• TASK STATEMENT:
Repeat the listing word for word. No pictures belong in the copy.

• DATA FOR THIS EXERCISE:
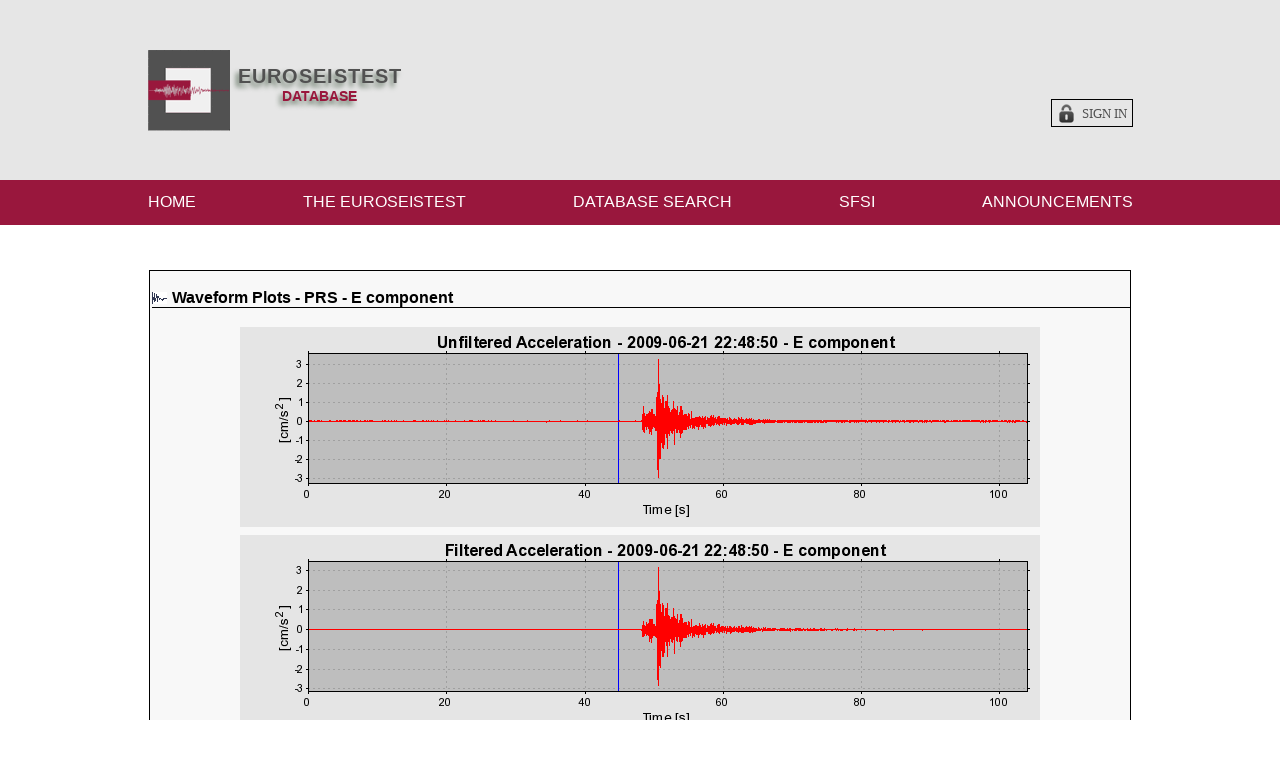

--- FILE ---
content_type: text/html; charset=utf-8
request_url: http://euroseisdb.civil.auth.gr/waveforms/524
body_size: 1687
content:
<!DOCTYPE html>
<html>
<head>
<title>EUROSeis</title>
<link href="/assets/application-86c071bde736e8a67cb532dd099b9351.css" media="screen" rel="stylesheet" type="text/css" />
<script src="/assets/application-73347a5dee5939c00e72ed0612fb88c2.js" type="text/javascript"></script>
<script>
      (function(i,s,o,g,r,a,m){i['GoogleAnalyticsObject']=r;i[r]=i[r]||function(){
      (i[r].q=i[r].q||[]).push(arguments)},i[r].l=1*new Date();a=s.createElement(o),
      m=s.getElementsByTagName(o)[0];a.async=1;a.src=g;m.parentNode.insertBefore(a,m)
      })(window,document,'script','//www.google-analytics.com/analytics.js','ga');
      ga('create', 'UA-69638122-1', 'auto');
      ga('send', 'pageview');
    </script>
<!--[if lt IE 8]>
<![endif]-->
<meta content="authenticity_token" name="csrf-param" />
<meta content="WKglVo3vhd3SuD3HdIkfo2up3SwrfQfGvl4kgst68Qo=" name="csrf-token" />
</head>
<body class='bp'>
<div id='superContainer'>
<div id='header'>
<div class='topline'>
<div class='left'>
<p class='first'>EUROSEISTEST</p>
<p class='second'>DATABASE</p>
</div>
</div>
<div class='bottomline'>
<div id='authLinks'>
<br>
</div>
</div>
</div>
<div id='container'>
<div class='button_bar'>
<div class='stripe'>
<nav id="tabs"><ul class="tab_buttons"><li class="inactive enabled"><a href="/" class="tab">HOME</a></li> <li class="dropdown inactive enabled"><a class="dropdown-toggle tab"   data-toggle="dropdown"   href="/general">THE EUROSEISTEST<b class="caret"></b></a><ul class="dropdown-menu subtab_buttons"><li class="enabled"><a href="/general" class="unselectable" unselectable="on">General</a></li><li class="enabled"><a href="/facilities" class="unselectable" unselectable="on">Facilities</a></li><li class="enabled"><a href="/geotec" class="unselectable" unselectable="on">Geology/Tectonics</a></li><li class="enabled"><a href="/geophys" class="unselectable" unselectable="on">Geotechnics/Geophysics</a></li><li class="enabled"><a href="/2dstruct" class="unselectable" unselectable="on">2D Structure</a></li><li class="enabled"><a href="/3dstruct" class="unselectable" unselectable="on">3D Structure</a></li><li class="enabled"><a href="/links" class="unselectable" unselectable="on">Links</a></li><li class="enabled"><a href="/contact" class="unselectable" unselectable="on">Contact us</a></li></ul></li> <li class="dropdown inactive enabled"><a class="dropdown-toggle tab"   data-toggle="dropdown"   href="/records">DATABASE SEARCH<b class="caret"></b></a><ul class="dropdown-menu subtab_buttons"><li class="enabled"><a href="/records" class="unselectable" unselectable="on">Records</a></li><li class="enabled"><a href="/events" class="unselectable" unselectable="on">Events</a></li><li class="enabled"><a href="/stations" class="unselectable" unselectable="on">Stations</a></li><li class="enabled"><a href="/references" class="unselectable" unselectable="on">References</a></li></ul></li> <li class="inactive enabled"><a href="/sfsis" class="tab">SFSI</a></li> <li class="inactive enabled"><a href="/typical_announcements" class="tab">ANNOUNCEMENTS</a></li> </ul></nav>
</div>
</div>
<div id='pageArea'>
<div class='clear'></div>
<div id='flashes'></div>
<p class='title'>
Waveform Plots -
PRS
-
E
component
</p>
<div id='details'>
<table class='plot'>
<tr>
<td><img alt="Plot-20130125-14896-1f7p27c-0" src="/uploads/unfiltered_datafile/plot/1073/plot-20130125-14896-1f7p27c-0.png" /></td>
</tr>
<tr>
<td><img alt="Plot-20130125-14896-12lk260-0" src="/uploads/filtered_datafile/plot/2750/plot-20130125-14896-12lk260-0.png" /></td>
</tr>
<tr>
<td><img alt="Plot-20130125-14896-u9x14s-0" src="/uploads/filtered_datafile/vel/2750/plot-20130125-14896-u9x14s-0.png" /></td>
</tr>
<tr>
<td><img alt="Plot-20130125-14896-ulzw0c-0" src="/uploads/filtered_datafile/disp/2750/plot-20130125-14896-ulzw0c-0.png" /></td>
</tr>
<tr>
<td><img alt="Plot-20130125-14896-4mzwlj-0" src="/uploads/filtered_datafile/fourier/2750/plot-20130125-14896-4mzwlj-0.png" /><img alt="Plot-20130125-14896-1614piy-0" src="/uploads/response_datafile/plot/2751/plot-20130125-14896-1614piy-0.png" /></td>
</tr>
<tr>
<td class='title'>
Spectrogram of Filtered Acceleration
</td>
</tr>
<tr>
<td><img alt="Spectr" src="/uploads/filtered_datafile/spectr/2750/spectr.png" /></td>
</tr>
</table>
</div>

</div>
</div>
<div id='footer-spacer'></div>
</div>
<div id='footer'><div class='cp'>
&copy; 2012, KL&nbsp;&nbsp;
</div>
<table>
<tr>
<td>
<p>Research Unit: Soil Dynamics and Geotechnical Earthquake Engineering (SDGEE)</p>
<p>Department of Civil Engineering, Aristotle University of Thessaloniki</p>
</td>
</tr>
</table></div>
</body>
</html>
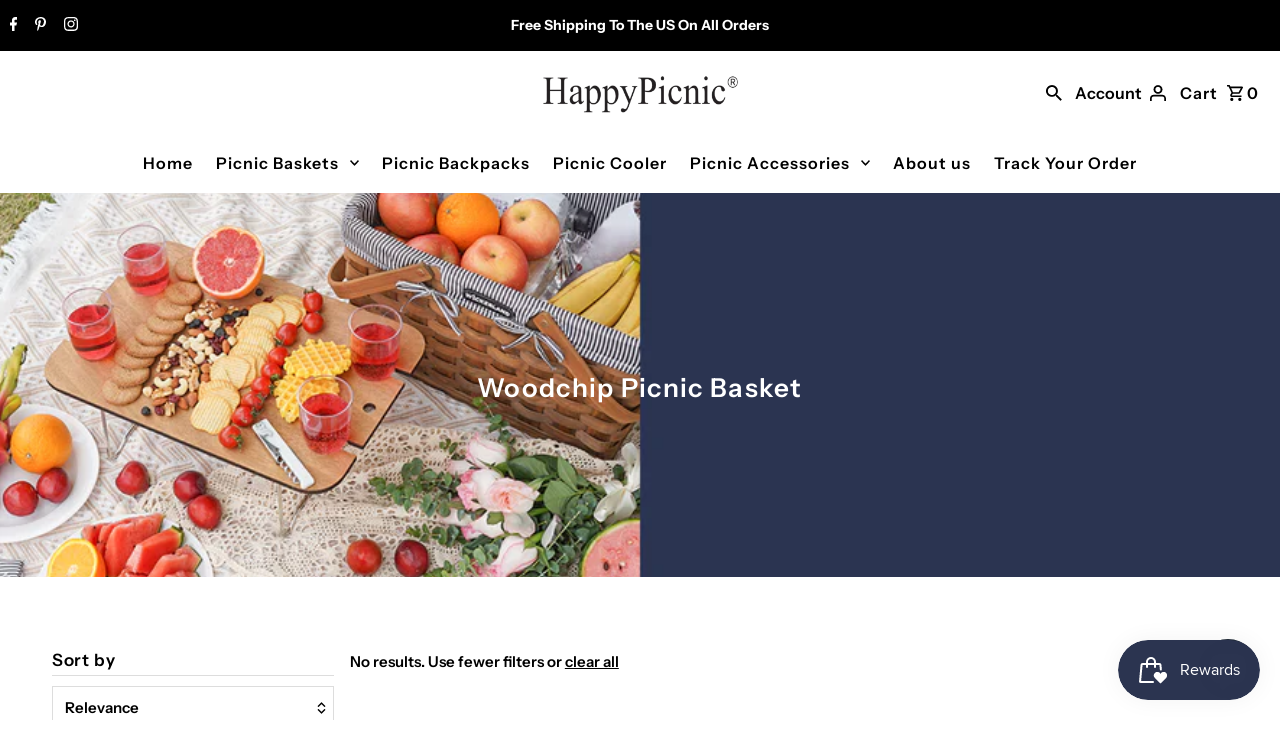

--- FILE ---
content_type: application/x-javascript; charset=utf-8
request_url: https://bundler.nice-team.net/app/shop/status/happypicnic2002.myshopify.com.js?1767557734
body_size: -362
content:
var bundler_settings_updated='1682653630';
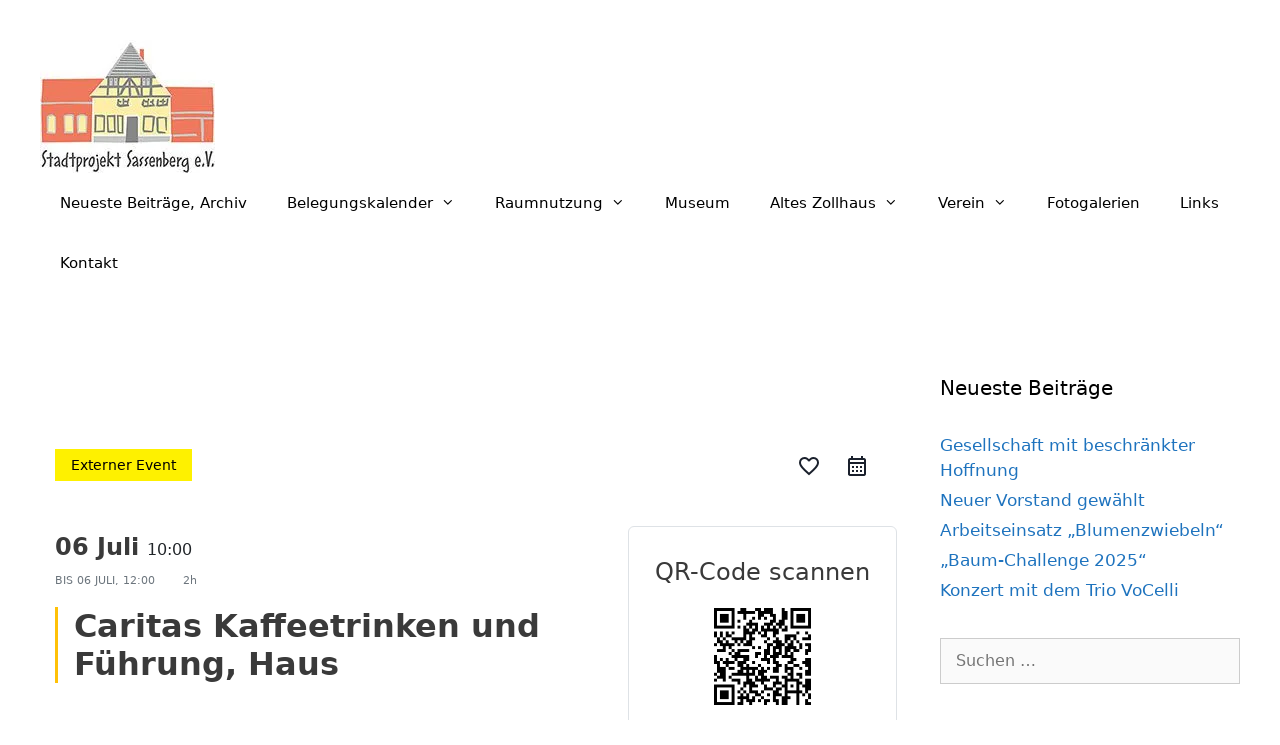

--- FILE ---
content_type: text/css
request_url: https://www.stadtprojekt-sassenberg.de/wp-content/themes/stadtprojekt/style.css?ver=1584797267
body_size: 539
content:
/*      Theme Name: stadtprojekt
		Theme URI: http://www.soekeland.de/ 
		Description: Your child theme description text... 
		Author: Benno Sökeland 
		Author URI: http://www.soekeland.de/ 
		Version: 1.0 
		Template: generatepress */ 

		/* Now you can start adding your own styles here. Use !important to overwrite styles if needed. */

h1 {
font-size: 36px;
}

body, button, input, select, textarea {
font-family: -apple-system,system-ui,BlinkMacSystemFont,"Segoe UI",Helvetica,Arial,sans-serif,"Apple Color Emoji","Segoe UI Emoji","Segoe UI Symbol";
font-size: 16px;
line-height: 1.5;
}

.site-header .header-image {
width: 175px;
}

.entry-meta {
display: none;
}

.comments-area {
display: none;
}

• SOLUTION TO THIS TASK:
--- FILE ---
content_type: text/html; charset=utf-8
request_url: http://euroseisdb.civil.auth.gr/waveforms/524
body_size: 1687
content:
<!DOCTYPE html>
<html>
<head>
<title>EUROSeis</title>
<link href="/assets/application-86c071bde736e8a67cb532dd099b9351.css" media="screen" rel="stylesheet" type="text/css" />
<script src="/assets/application-73347a5dee5939c00e72ed0612fb88c2.js" type="text/javascript"></script>
<script>
      (function(i,s,o,g,r,a,m){i['GoogleAnalyticsObject']=r;i[r]=i[r]||function(){
      (i[r].q=i[r].q||[]).push(arguments)},i[r].l=1*new Date();a=s.createElement(o),
      m=s.getElementsByTagName(o)[0];a.async=1;a.src=g;m.parentNode.insertBefore(a,m)
      })(window,document,'script','//www.google-analytics.com/analytics.js','ga');
      ga('create', 'UA-69638122-1', 'auto');
      ga('send', 'pageview');
    </script>
<!--[if lt IE 8]>
<![endif]-->
<meta content="authenticity_token" name="csrf-param" />
<meta content="WKglVo3vhd3SuD3HdIkfo2up3SwrfQfGvl4kgst68Qo=" name="csrf-token" />
</head>
<body class='bp'>
<div id='superContainer'>
<div id='header'>
<div class='topline'>
<div class='left'>
<p class='first'>EUROSEISTEST</p>
<p class='second'>DATABASE</p>
</div>
</div>
<div class='bottomline'>
<div id='authLinks'>
<br>
</div>
</div>
</div>
<div id='container'>
<div class='button_bar'>
<div class='stripe'>
<nav id="tabs"><ul class="tab_buttons"><li class="inactive enabled"><a href="/" class="tab">HOME</a></li> <li class="dropdown inactive enabled"><a class="dropdown-toggle tab"   data-toggle="dropdown"   href="/general">THE EUROSEISTEST<b class="caret"></b></a><ul class="dropdown-menu subtab_buttons"><li class="enabled"><a href="/general" class="unselectable" unselectable="on">General</a></li><li class="enabled"><a href="/facilities" class="unselectable" unselectable="on">Facilities</a></li><li class="enabled"><a href="/geotec" class="unselectable" unselectable="on">Geology/Tectonics</a></li><li class="enabled"><a href="/geophys" class="unselectable" unselectable="on">Geotechnics/Geophysics</a></li><li class="enabled"><a href="/2dstruct" class="unselectable" unselectable="on">2D Structure</a></li><li class="enabled"><a href="/3dstruct" class="unselectable" unselectable="on">3D Structure</a></li><li class="enabled"><a href="/links" class="unselectable" unselectable="on">Links</a></li><li class="enabled"><a href="/contact" class="unselectable" unselectable="on">Contact us</a></li></ul></li> <li class="dropdown inactive enabled"><a class="dropdown-toggle tab"   data-toggle="dropdown"   href="/records">DATABASE SEARCH<b class="caret"></b></a><ul class="dropdown-menu subtab_buttons"><li class="enabled"><a href="/records" class="unselectable" unselectable="on">Records</a></li><li class="enabled"><a href="/events" class="unselectable" unselectable="on">Events</a></li><li class="enabled"><a href="/stations" class="unselectable" unselectable="on">Stations</a></li><li class="enabled"><a href="/references" class="unselectable" unselectable="on">References</a></li></ul></li> <li class="inactive enabled"><a href="/sfsis" class="tab">SFSI</a></li> <li class="inactive enabled"><a href="/typical_announcements" class="tab">ANNOUNCEMENTS</a></li> </ul></nav>
</div>
</div>
<div id='pageArea'>
<div class='clear'></div>
<div id='flashes'></div>
<p class='title'>
Waveform Plots -
PRS
-
E
component
</p>
<div id='details'>
<table class='plot'>
<tr>
<td><img alt="Plot-20130125-14896-1f7p27c-0" src="/uploads/unfiltered_datafile/plot/1073/plot-20130125-14896-1f7p27c-0.png" /></td>
</tr>
<tr>
<td><img alt="Plot-20130125-14896-12lk260-0" src="/uploads/filtered_datafile/plot/2750/plot-20130125-14896-12lk260-0.png" /></td>
</tr>
<tr>
<td><img alt="Plot-20130125-14896-u9x14s-0" src="/uploads/filtered_datafile/vel/2750/plot-20130125-14896-u9x14s-0.png" /></td>
</tr>
<tr>
<td><img alt="Plot-20130125-14896-ulzw0c-0" src="/uploads/filtered_datafile/disp/2750/plot-20130125-14896-ulzw0c-0.png" /></td>
</tr>
<tr>
<td><img alt="Plot-20130125-14896-4mzwlj-0" src="/uploads/filtered_datafile/fourier/2750/plot-20130125-14896-4mzwlj-0.png" /><img alt="Plot-20130125-14896-1614piy-0" src="/uploads/response_datafile/plot/2751/plot-20130125-14896-1614piy-0.png" /></td>
</tr>
<tr>
<td class='title'>
Spectrogram of Filtered Acceleration
</td>
</tr>
<tr>
<td><img alt="Spectr" src="/uploads/filtered_datafile/spectr/2750/spectr.png" /></td>
</tr>
</table>
</div>

</div>
</div>
<div id='footer-spacer'></div>
</div>
<div id='footer'><div class='cp'>
&copy; 2012, KL&nbsp;&nbsp;
</div>
<table>
<tr>
<td>
<p>Research Unit: Soil Dynamics and Geotechnical Earthquake Engineering (SDGEE)</p>
<p>Department of Civil Engineering, Aristotle University of Thessaloniki</p>
</td>
</tr>
</table></div>
</body>
</html>

--- FILE ---
content_type: application/x-javascript; charset=utf-8
request_url: https://bundler.nice-team.net/app/shop/status/happypicnic2002.myshopify.com.js?1767557734
body_size: -362
content:
var bundler_settings_updated='1682653630';

--- FILE ---
content_type: text/css
request_url: https://www.stadtprojekt-sassenberg.de/wp-content/themes/stadtprojekt/style.css?ver=1584797267
body_size: 539
content:
/*      Theme Name: stadtprojekt
		Theme URI: http://www.soekeland.de/ 
		Description: Your child theme description text... 
		Author: Benno Sökeland 
		Author URI: http://www.soekeland.de/ 
		Version: 1.0 
		Template: generatepress */ 

		/* Now you can start adding your own styles here. Use !important to overwrite styles if needed. */

h1 {
font-size: 36px;
}

body, button, input, select, textarea {
font-family: -apple-system,system-ui,BlinkMacSystemFont,"Segoe UI",Helvetica,Arial,sans-serif,"Apple Color Emoji","Segoe UI Emoji","Segoe UI Symbol";
font-size: 16px;
line-height: 1.5;
}

.site-header .header-image {
width: 175px;
}

.entry-meta {
display: none;
}

.comments-area {
display: none;
}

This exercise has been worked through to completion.